**Activity 1:**
In the passage on Byrd's career, on what date did Byrd sign with the Chicago Cubs?
**Activity 2:**
Name every player other than Byrd who appears in the passage on Byrd's career.
**Activity 3:**
Retype the passage on Byrd's career between "Byrd was signed" and "the Yankees 9–5.", inclusive.

**Text block:**
┄┄┄┄┄┄┄┄┄┄

Byrd was signed as a free agent by the Rangers on December 8, 2006, to compete for the starting position in center field. After failing to make the Rangers' major league roster out of spring training, Byrd was assigned to the Triple-A Oklahoma RedHawks. Byrd's contract was purchased on May 26, 2007, following injuries to outfielders Brad Wilkerson and Jerry Hairston Jr. Making the most of his call-up by hitting over .400 for the month of June, Byrd played his way into the line-up, allowing the Rangers to trade center fielder Kenny Lofton prior to the trading deadline. On August 4, 2008, he hit a walk-off grand slam to help the Rangers beat the Yankees 9–5.

Byrd had a career season in 2009, hitting 20 home runs and collecting 89 RBIs.

Following the 2009 season, Byrd filed for free agency, declining the Rangers' offer of salary arbitration.

===Chicago Cubs===
On December 31, 2009, Byrd signed a three-year, $15 million contract with the Chicago Cubs. In his first season with the Cubs, Byrd had his best season. He was selected for his first All-Star Game. Byrd entered the game as a substitute and drew a walk off of Matt Thornton. He scored from first base on a double by Brian McCann. In the ninth inning, while playing right field, Byrd made an outstanding play, forcing Boston DH David Ortiz at second after fielding what normally would have been a base hit.

┄┄┄┄┄┄┄┄┄┄

Stored items
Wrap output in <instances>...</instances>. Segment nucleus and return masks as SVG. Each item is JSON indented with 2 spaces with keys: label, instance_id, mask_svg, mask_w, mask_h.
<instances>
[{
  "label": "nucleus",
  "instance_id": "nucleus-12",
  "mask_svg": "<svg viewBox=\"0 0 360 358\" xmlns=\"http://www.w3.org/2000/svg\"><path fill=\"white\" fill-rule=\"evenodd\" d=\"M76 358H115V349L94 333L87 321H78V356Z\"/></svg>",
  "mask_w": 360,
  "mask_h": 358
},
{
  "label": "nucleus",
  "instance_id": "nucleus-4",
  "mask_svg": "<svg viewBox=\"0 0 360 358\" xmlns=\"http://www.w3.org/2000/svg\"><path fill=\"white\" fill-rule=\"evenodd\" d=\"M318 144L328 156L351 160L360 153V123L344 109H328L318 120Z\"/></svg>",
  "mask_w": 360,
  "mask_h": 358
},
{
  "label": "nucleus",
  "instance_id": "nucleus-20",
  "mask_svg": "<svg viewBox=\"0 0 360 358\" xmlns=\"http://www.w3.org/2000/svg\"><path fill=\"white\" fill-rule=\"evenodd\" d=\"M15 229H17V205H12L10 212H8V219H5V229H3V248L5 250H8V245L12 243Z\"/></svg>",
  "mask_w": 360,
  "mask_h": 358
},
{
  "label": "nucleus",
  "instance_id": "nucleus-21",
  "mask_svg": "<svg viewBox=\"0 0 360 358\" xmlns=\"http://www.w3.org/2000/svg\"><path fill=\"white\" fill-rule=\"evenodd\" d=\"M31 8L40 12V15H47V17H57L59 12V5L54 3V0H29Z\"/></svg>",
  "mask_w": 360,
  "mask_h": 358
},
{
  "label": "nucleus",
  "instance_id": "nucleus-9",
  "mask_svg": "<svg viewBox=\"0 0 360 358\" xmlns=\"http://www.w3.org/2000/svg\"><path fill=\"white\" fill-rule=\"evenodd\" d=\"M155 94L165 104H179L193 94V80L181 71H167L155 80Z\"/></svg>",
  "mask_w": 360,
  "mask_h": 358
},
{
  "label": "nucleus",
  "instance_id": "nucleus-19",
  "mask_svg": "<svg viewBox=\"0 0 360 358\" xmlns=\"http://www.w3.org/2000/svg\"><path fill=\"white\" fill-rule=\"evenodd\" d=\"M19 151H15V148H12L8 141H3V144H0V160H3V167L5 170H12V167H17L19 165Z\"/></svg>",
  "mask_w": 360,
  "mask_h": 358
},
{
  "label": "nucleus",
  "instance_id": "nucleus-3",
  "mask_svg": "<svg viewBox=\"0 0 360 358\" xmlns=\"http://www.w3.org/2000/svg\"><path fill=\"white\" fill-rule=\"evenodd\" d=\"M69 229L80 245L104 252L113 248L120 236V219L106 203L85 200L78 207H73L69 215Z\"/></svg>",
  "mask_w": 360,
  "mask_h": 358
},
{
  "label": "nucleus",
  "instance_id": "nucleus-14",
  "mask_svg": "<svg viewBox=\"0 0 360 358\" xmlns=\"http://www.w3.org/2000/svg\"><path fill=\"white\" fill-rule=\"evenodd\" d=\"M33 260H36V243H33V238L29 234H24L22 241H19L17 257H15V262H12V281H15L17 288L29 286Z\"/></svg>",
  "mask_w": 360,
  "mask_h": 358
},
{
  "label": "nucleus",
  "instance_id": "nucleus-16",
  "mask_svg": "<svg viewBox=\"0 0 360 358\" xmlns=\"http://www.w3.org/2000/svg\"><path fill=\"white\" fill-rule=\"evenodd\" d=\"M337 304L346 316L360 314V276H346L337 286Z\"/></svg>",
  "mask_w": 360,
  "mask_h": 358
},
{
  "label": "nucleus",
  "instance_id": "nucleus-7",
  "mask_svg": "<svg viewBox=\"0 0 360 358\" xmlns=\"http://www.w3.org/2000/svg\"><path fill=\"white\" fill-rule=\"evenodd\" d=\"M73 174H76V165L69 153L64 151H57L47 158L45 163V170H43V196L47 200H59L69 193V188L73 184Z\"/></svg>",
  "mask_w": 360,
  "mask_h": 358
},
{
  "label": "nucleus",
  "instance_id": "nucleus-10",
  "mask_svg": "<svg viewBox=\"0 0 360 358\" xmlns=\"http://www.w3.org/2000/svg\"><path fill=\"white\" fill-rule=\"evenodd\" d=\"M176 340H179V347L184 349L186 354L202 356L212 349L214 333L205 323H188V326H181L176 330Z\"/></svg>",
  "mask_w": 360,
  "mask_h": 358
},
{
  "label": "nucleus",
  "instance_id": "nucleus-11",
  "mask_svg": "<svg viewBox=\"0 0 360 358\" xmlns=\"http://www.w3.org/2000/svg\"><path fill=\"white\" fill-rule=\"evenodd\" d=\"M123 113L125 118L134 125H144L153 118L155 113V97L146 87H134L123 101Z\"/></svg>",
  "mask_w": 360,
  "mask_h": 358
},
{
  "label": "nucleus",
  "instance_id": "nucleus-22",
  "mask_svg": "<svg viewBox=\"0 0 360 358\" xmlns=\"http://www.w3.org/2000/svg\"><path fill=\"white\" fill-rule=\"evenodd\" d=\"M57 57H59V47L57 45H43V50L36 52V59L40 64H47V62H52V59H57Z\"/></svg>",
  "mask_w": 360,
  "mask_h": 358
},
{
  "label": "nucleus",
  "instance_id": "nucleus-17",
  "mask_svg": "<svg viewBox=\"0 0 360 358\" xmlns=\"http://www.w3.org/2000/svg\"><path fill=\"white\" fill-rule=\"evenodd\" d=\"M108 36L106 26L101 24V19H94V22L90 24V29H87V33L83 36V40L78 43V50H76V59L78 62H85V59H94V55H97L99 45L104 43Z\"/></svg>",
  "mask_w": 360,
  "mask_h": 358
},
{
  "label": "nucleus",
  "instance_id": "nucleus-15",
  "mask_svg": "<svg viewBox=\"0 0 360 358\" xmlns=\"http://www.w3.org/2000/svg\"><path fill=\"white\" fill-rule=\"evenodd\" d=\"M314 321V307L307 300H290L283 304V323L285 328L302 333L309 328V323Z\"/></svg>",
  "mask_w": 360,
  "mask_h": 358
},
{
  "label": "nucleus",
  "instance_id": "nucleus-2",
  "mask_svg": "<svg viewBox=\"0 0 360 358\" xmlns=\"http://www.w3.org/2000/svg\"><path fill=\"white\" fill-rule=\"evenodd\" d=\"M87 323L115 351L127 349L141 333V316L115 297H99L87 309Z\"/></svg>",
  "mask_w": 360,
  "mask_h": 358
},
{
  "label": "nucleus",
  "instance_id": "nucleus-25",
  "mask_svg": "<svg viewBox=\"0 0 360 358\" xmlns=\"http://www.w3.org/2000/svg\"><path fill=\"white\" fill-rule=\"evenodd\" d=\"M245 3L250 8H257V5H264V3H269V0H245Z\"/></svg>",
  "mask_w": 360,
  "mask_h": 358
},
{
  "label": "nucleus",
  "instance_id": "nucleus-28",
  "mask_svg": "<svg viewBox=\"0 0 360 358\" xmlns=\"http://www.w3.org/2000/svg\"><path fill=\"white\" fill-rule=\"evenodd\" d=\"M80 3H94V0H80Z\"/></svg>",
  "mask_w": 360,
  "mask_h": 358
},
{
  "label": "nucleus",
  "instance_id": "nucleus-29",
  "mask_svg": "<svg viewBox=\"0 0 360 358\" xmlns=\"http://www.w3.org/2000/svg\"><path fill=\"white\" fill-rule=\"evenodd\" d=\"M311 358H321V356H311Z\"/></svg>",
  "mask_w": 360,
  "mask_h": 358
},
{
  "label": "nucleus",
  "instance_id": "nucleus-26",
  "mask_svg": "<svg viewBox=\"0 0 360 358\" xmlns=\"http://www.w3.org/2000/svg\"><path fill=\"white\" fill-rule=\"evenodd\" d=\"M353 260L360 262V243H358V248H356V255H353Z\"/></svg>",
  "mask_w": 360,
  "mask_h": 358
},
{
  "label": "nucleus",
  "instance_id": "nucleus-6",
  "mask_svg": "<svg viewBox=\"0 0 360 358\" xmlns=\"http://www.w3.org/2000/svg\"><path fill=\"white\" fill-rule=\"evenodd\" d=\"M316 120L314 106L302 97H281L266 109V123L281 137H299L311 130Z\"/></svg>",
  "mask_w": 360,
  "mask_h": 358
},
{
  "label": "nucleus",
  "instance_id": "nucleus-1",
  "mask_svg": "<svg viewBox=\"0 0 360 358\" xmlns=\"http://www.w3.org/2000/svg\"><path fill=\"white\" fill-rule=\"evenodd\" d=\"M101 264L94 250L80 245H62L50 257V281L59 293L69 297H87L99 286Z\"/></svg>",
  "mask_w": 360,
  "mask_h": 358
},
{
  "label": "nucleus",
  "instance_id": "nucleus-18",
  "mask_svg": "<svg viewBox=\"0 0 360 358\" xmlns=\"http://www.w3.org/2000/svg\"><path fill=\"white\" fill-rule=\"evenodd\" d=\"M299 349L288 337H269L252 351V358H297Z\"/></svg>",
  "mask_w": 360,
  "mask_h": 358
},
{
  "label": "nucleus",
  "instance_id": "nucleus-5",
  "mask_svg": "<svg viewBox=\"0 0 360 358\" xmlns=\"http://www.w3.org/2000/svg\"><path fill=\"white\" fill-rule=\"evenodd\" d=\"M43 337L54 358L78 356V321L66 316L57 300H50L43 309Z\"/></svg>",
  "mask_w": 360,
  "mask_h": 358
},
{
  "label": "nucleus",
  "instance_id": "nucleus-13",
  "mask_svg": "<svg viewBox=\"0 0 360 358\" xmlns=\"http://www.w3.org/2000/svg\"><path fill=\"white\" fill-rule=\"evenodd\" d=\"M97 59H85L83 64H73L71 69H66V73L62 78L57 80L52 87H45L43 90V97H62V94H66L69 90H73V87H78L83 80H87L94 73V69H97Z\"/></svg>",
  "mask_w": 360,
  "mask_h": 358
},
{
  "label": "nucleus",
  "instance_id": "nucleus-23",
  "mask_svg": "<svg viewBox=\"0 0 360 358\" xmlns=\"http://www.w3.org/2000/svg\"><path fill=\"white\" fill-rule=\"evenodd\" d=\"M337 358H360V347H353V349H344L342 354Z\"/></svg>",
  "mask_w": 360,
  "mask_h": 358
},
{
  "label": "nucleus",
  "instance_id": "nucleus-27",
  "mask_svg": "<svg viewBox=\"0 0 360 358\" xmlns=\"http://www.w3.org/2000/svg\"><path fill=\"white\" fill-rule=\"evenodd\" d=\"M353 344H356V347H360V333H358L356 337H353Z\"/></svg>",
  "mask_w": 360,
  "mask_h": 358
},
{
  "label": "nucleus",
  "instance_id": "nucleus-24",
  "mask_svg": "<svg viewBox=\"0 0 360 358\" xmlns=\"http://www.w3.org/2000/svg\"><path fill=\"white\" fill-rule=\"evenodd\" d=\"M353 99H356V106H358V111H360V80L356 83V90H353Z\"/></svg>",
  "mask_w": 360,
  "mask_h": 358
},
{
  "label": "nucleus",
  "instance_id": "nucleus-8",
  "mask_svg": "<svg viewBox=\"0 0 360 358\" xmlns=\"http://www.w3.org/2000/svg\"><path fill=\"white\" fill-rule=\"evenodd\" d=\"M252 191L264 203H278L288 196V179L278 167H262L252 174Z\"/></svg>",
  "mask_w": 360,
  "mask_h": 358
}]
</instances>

┄┄┄┄┄┄┄┄┄┄

**Solution 1:**
December 31, 2009

**Solution 2:**
Brad Wilkerson, Jerry Hairston Jr., Kenny Lofton, Matt Thornton, Brian McCann, David Ortiz

**Solution 3:**
Byrd was signed as a free agent by the Rangers on December 8, 2006, to compete for the starting position in center field. After failing to make the Rangers' major league roster out of spring training, Byrd was assigned to the Triple-A Oklahoma RedHawks. Byrd's contract was purchased on May 26, 2007, following injuries to outfielders Brad Wilkerson and Jerry Hairston Jr. Making the most of his call-up by hitting over .400 for the month of June, Byrd played his way into the line-up, allowing the Rangers to trade center fielder Kenny Lofton prior to the trading deadline. On August 4, 2008, he hit a walk-off grand slam to help the Rangers beat the Yankees 9–5.